LISTE DES TÂCHES
1. Dans l'entretien sur les violences scolaires, qu'est-ce que Fabienne Kadooka annonce comme devant être créé pour travailler sur des actions à mettre en œuvre rapidement ?
2. Prolongez l'entretien sur les violences scolaires en enchaînant après sa dernière phrase.

━━━ EXTRAIT

Fabienne Kadooka : Très bien, nous sommes très satisfaits. Le gouvernement va dans le même sens que nous. Nous souhaitons qu’une réflexion soit menée afin que nous trouvions des solutions aux problèmes des violences. Un groupe de travail va être créé et il sera justement chargé de travailler sur les actions que l’on pourrait mettre en œuvre rapidement.

L’augmentation de ces violences est- elle une réalité qui se traduit au niveau des chiffres ?

Oui, tout à fait. Les chiffres montrent clairement une augmentation des violences dans les établissements scolaires. Et aujourd’hui, on observe qu’elles ne concernent plus seulement les élèves entre eux mais aussi les surveillants, les professeurs et même les proviseurs. On a même des enseignants en primaire qui sont victimes de violences.

Y a-t-il des mesures que l’on peut mettre en œuvre rapidement ?

Il faut que l’on redonne déjà ne serait qu’un cadre, au niveau de la tenue par exemple, la tenue correcte. Après, on a aussi les patrons qui nous disent qu’ils aimeraient bien que l’école apprenne à s’habiller correctement. Lors des entretiens d’embauche, ils voient encore très souvent des gens venir en claquette, avec une capuche. Si on ne leur apprend pas ça, comment voulez-vous que dans le monde du travail ils fassent autrement et soient reçus à un entretien d’embauche.

━━━━━━
━━━ ÉLÉMENTS

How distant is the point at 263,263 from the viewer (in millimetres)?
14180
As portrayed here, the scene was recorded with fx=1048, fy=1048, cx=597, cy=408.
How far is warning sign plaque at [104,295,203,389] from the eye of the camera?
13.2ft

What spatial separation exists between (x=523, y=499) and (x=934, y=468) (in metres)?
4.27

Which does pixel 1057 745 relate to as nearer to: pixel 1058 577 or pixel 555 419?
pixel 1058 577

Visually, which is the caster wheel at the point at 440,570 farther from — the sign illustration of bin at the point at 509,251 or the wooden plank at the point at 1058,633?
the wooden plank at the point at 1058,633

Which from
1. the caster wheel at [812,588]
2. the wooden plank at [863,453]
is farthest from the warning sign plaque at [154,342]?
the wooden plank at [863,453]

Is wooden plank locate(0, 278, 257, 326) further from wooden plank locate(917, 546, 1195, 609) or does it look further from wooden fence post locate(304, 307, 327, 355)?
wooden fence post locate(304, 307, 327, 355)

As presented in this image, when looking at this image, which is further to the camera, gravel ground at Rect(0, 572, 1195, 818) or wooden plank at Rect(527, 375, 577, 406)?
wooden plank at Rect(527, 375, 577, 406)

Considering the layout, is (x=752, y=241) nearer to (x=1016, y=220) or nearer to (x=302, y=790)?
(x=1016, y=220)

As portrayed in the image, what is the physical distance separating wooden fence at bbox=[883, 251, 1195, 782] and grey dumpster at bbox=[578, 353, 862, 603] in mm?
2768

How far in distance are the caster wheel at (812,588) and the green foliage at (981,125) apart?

━━━━━━

RÉSULTATS DE L'EXERCICE
1. Un groupe de travail.

2.
L’idée générale qui est donc ressortie de la réunion est la mise en place d’un groupe de travail…

Ce qui nous a rassurés aussi, c’est que le président du gouvernement a assuré qu’il voulait redonner de l’autorité à l’école, à l’enseignant, ce que l’on a connu nous. Notre génération a connu ça, nous avions le respect de l’enseignant et l’on craignait un peu tous l’enseignant parce que nous craignions nos parents derrière. Il veut absolument redonner cette autorité et estime que c’est très important de travailler là-dessus. Nous avons aussi retenu de son discours qu’il apportait tout son soutien aux enseignants. Il l’a bien répété au vice- recteur et à la directrice de DENC (direction de l’enseignement de Nouvelle-Calédonie) qu’il était important que les supérieurs hiérarchiques soutiennent les enseignants et c’est un point important.

Avez-vous justement le soutien des parents d’élèves. Parmi les manifestants devant le gouvernement, il y a des membres de l’association des parents d’élèves du lycée Lapérouse…

On les remercie d’ailleurs. On ne sait pas s’il y en a d’autres mais en tout cas cette APE s’est présentée pour nous dire qu’elle soutenait notre mouvement. Il faut le dire, ces élèves qui posent problème sont une minorité et je pense que même si les parents d’élèves ne sont pas là, ils soutiennent ce mouvement et les élèves aussi. Ils le disent eux aussi, ils sont choqués par ce qui se passe dans les établissements. Donc même si les parents et les élèves ne sont pas là, je pense que quelque part, ils sont victimes de ces agressions et soutiennent ce mouvement.

Hasard du calendrier ou pas, Hélène Iékawé présentait les détails des mesures concrètes du nouveau projet éducatif au moment où vous rencontriez le président du gouvernement. En attendez-vous quelque chose sur le plan des violences scolaires sur un plus long terme ?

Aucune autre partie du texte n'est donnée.